- Texte source:
_ _ _ _ _ _ _
Textes d'expositions / Exhibition texts

Charlie Chine « 41,3* »

Exposition de Charlie Chine, à la galerie Éponyme, Bordeaux
26.03-07.05.2022

Charlie Chine habite. Elle s’approprie l’espace, le détourne et le transforme. Elle s’attaque ici au plus reconnu des dispositifs scéniques dans le monde des arts visuels : le White Cube. Prenant appui sur ce modèle aseptisé et atemporel imposé à présent comme une norme tacite par les institutions, Charlie Chine s’aventure à défier la fonction première du lieu afin de faire éclater le paradoxe qui fera œuvre.
De forme rectangulaire, des murs blanc mat, un sol neutre, un éclairage homogène, le White Cube est un territoire vide de sens, celui d’une attente interminable de la création à venir. Il possède ainsi les mêmes normes de présentation et la même fonction que tous les lieux transitoires qui desservent un avant et un après, et particulièrement celui de la salle d’attente.
La salle d’attente est vue aujourd’hui non plus comme un espace de confinement servant à contrôler les entrées et les sorties mais plutôt comme un lieu à haut potentiel en matière de prévention, de communication et propice à l’observation. Reprenant ainsi les formes et les codes de la salle d’attente moderne , cette installation permet de profiter d’un temps assis à regarder les œuvres aux murs, à feuilleter les magazines, considérer l’autre et à se demander comment l’aborder, à rêvasser devant une maquette, à communiquer, à faire salon.
C’est au travers de ce dispositif commun à tous que l’artiste déjoue ainsi la vigilance du visiteur propulsant inconsciemment celui-ci dans le rôle d’un candidat amener à passer un Bilan de compétences. Patientant confortablement dans la salle d’attente du secrétariat de la DRH, il passera alors les étapes d’un processus mental où chacune de ses observations sur les divertissements à disposition se verra confronter à la normalisation dont il est l’objet.
_ _ _ _ _ _ _
- Données fournies:
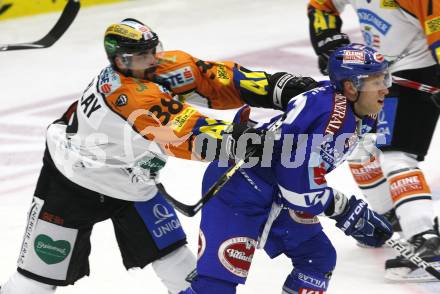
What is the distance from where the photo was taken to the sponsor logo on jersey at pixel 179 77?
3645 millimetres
_ _ _ _ _ _ _
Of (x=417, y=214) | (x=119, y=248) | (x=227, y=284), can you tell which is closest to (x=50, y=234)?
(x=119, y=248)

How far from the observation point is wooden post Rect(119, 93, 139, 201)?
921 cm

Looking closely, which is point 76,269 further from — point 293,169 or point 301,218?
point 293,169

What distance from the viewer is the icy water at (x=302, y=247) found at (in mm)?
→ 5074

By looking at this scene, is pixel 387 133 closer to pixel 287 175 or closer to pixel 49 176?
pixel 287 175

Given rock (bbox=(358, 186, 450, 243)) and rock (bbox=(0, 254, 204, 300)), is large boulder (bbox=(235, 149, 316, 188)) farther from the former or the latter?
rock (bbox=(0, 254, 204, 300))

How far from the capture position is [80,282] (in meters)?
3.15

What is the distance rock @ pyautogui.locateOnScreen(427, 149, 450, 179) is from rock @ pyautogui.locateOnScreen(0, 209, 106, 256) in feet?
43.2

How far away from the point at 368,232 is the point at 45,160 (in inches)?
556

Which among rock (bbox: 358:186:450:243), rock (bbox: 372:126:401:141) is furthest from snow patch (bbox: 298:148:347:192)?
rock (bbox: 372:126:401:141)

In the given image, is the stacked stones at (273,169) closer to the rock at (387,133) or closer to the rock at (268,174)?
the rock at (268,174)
_ _ _ _ _ _ _
- Travail demandé:
(1) Répondez brièvement à ces questions sur le texte consacré à l'exposition de Charlie Chine :
(a) Dans quelle galerie et dans quelle ville l'exposition a-t-elle lieu ?
(b) Quelles caractéristiques du White Cube le texte énumère-t-il ?
(c) À quel lieu transitoire le White Cube est-il comparé en particulier ?
(2) Poursuivez le texte sur l'exposition de Charlie Chine à la suite de sa dernière phrase.
Le matériel provient d'une source distincte de celle du texte.

- Corrigé:
(1)
(a) À la galerie Éponyme, à Bordeaux.
(b) Une forme rectangulaire, des murs blanc mat, un sol neutre et un éclairage homogène.
(c) À la salle d'attente.

(2)
En fin de parcours, l’accès au secrétariat révèlera le paradoxe de cette installation. Le Bilan de compétences proposé est en réalité une tentative de dresser le portrait d’artistes plasticiens actuels à travers 60 questions sur la valeur de l’artiste et de son œuvre. Ce questionnaire inspiré de bilans de compétences proposés par certaines entreprises pour réévaluer leurs employés, par l’ANPE par exemple ou lors de reconversions professionnelles pour «trouver sa voie», ont été ici modifiés et adaptés au monde de l’art afin de définir la forme et le sens du métier d’artiste.
C’est donc au cœur de la galerie, temple de la marchandisation de l’art ayant pour intérêt la vente d’un produit fini que Charlie Chine créé le paradoxe par la construction de tout un complexe dédié à la figure de l’artiste. Ce parcours rationalisé, réflexif et participatif basé sur des protocoles strictes interroge sur la question même de la production plastique d’une œuvre ainsi que sur la compréhensibilité (et l’absurdité) des normes sur lesquelles se fondent notre société.